Actually, I think Coase’s perspective is deeper than that. When you start looking at the world through Coase’s lens, you see stories differently. From Coase’s perspective, the main characters in this story, are not Gates and Patterson. Really, they’re just background scenery. Instead, the real main characters in this story are, a property right on the one hand. And, consumers, like you and me, on the other. The property right is the star, because that property right has explosive potential to bring value to consumers, if it can find it’s way to them.
This is a travel adventure story, that follows the odyssey of a property right. The suspense, is whether that property right will pass through the hands of the people who put the most value on it. They will be able to use it to create the most value for other people. That’s the interesting question. Will that property right find the path it needs to take, in order to get to you and me?
Did Bill Gates deserve to be the hands through which that property right passed? Well, if the question is whether there was something so special about Bill Gates as an individual, that he should have made that fortune, instead of someone else, then the answer is, probably not. And, in Coase’s original story, the right to control noise in the workspace will go to either the doctor, or the confectioner, but there’s nothing special about either of them either.
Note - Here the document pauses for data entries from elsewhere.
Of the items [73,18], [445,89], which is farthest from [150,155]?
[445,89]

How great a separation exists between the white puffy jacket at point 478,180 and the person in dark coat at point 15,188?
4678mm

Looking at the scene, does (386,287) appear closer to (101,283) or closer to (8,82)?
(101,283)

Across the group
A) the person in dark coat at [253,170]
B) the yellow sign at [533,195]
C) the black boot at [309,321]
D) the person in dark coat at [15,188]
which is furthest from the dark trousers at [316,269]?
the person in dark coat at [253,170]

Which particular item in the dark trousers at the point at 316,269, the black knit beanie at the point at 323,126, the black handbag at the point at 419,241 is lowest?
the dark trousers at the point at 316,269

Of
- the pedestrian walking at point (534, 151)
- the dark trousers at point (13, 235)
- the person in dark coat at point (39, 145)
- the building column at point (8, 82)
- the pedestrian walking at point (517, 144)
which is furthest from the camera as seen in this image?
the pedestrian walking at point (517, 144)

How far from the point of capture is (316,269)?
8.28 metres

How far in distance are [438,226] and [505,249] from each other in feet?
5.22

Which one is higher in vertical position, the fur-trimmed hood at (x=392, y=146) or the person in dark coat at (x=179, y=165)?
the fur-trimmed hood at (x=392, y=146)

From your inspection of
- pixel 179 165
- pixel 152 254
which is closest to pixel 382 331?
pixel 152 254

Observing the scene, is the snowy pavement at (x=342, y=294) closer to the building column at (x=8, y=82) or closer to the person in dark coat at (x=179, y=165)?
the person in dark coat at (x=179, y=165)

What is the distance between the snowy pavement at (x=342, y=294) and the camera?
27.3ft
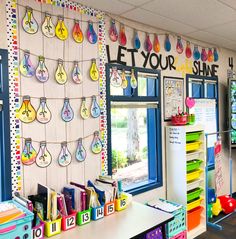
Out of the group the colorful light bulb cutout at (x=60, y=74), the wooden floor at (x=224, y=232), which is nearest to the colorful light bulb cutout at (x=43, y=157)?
the colorful light bulb cutout at (x=60, y=74)

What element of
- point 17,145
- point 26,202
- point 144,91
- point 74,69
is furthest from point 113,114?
point 26,202

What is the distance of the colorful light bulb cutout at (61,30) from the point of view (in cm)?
224

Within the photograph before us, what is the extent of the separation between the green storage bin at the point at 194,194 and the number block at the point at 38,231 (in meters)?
1.90

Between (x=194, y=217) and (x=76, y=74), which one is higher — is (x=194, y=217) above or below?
below

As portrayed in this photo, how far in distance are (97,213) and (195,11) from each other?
6.90 feet

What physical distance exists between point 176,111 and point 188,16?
1156 millimetres

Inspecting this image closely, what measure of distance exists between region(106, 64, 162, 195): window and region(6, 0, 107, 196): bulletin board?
12.6 inches

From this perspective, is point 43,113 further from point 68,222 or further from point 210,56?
point 210,56

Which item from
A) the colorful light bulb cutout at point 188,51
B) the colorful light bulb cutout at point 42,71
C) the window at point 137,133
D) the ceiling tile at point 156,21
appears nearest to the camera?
the colorful light bulb cutout at point 42,71

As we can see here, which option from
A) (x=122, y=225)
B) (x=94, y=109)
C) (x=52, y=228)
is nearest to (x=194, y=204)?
(x=122, y=225)

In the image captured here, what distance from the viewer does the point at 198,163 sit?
3.25m

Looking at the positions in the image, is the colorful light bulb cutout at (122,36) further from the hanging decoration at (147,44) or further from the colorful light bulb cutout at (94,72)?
the colorful light bulb cutout at (94,72)

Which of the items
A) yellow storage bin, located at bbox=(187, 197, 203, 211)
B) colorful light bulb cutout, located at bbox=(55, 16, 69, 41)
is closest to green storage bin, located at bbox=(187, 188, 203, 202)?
yellow storage bin, located at bbox=(187, 197, 203, 211)

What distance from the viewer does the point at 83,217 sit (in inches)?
78.6
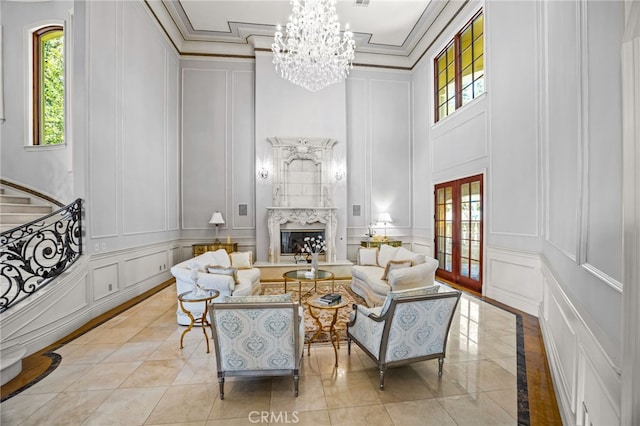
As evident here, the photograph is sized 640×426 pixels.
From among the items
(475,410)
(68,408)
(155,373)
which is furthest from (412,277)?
(68,408)

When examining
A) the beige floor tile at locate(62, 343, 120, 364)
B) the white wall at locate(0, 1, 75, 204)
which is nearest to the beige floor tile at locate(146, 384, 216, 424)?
the beige floor tile at locate(62, 343, 120, 364)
In order for these property claims to have moral weight, there doesn’t have to be anything special about Gates, or Patterson, or the doctor, or the confectioner. For a property right to have moral weight, is for the owner of that right to be entitled to it, within a system for allocating property rights that has moral weight.
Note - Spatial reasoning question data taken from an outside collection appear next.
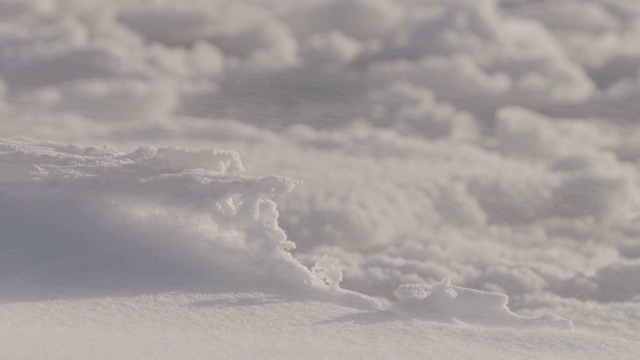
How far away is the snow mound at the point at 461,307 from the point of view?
2.87m

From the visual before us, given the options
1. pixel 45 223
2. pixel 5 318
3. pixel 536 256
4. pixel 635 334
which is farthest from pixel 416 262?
pixel 5 318

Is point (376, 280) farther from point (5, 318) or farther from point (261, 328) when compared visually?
point (5, 318)

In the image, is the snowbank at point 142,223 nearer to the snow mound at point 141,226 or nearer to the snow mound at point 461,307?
the snow mound at point 141,226

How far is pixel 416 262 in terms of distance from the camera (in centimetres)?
399

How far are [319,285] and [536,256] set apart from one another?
1.83 m

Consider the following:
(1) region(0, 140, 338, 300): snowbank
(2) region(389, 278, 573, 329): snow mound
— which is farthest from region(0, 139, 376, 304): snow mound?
(2) region(389, 278, 573, 329): snow mound

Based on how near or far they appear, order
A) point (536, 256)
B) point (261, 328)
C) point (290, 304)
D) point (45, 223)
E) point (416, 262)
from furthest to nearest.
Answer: point (536, 256) → point (416, 262) → point (45, 223) → point (290, 304) → point (261, 328)

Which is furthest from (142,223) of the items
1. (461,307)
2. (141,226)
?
(461,307)

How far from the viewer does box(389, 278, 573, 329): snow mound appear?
9.42 ft

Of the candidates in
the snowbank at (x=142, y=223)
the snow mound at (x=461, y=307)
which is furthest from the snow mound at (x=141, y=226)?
the snow mound at (x=461, y=307)

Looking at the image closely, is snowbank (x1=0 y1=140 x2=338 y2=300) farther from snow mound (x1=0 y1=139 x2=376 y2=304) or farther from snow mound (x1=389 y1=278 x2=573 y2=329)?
snow mound (x1=389 y1=278 x2=573 y2=329)

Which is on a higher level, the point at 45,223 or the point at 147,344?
the point at 45,223

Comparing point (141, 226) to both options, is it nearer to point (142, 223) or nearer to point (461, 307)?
point (142, 223)

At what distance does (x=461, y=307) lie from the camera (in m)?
2.93
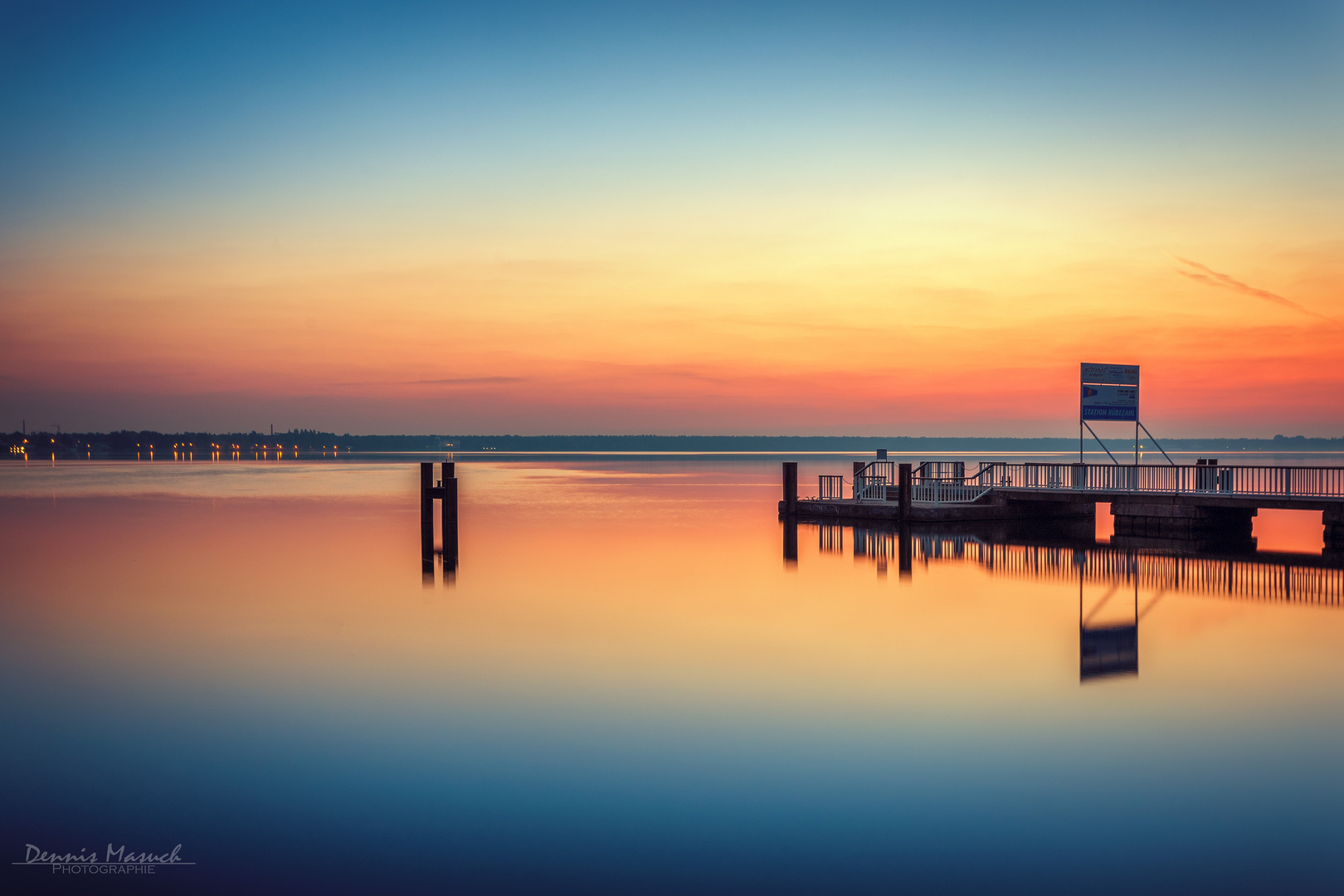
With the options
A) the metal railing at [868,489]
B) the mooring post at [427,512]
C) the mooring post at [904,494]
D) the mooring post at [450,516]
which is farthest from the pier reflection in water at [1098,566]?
the mooring post at [427,512]

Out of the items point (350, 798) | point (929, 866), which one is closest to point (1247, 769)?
point (929, 866)

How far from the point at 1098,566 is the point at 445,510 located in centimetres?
1563

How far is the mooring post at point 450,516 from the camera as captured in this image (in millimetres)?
24625

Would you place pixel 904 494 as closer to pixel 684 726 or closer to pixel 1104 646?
pixel 1104 646

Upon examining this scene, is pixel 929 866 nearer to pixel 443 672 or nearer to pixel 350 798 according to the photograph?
pixel 350 798

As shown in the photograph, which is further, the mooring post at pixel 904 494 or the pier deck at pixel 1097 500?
the mooring post at pixel 904 494

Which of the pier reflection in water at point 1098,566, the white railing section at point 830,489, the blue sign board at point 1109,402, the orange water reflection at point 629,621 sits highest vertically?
the blue sign board at point 1109,402

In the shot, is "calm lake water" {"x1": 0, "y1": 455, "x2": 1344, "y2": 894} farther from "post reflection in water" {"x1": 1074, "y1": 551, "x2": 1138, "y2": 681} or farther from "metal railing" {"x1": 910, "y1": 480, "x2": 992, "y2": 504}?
"metal railing" {"x1": 910, "y1": 480, "x2": 992, "y2": 504}

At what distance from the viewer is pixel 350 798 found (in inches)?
347

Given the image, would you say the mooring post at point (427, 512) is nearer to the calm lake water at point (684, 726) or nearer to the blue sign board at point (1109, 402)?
the calm lake water at point (684, 726)

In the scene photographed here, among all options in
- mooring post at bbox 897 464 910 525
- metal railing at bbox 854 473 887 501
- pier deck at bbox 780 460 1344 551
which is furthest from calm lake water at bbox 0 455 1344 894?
metal railing at bbox 854 473 887 501

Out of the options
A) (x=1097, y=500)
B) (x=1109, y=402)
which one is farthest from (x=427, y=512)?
(x=1109, y=402)

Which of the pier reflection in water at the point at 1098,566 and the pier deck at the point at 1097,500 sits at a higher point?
the pier deck at the point at 1097,500

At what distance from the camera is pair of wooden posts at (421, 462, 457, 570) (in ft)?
80.9
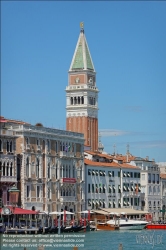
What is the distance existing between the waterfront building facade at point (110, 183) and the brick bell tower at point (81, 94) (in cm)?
1052

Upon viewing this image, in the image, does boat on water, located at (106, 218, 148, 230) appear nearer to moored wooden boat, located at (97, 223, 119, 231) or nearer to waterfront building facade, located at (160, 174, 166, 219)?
moored wooden boat, located at (97, 223, 119, 231)

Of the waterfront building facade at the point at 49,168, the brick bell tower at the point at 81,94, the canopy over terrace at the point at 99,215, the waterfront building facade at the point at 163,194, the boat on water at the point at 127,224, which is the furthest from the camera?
the brick bell tower at the point at 81,94

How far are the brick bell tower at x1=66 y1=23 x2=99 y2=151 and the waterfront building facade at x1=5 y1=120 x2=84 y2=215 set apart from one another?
787 inches

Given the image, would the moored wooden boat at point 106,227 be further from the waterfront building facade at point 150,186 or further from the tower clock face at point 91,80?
the tower clock face at point 91,80

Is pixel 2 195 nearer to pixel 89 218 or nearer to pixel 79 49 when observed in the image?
pixel 89 218

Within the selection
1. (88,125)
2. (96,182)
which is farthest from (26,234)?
(88,125)

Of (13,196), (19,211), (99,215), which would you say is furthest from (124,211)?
(19,211)

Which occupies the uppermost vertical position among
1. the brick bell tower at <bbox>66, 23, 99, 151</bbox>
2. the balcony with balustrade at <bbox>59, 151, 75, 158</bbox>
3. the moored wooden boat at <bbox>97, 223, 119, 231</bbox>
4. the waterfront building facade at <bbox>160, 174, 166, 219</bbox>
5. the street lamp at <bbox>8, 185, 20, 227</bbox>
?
the brick bell tower at <bbox>66, 23, 99, 151</bbox>

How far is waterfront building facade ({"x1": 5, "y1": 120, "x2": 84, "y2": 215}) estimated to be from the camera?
220 ft

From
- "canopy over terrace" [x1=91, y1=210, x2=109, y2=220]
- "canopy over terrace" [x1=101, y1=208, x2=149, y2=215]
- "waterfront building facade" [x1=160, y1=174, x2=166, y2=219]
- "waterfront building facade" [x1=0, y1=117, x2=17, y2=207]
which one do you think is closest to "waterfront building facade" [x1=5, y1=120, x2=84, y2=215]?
"canopy over terrace" [x1=91, y1=210, x2=109, y2=220]

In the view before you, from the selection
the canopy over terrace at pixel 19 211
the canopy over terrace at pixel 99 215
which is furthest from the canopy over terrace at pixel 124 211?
the canopy over terrace at pixel 19 211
A system of property rights, like the system within which Gates acquired QDOS, has moral weight in so far as that system creates value for consumers by allowing trades that put resources to their highest valued uses. Those uses can even transform people’s lives. In that sense, participants in the trading of property rights, do get what they deserve, not necessarily as a matter of reward for personal merit, but as a side effect of a process of allocation that creates enormous value for consumers.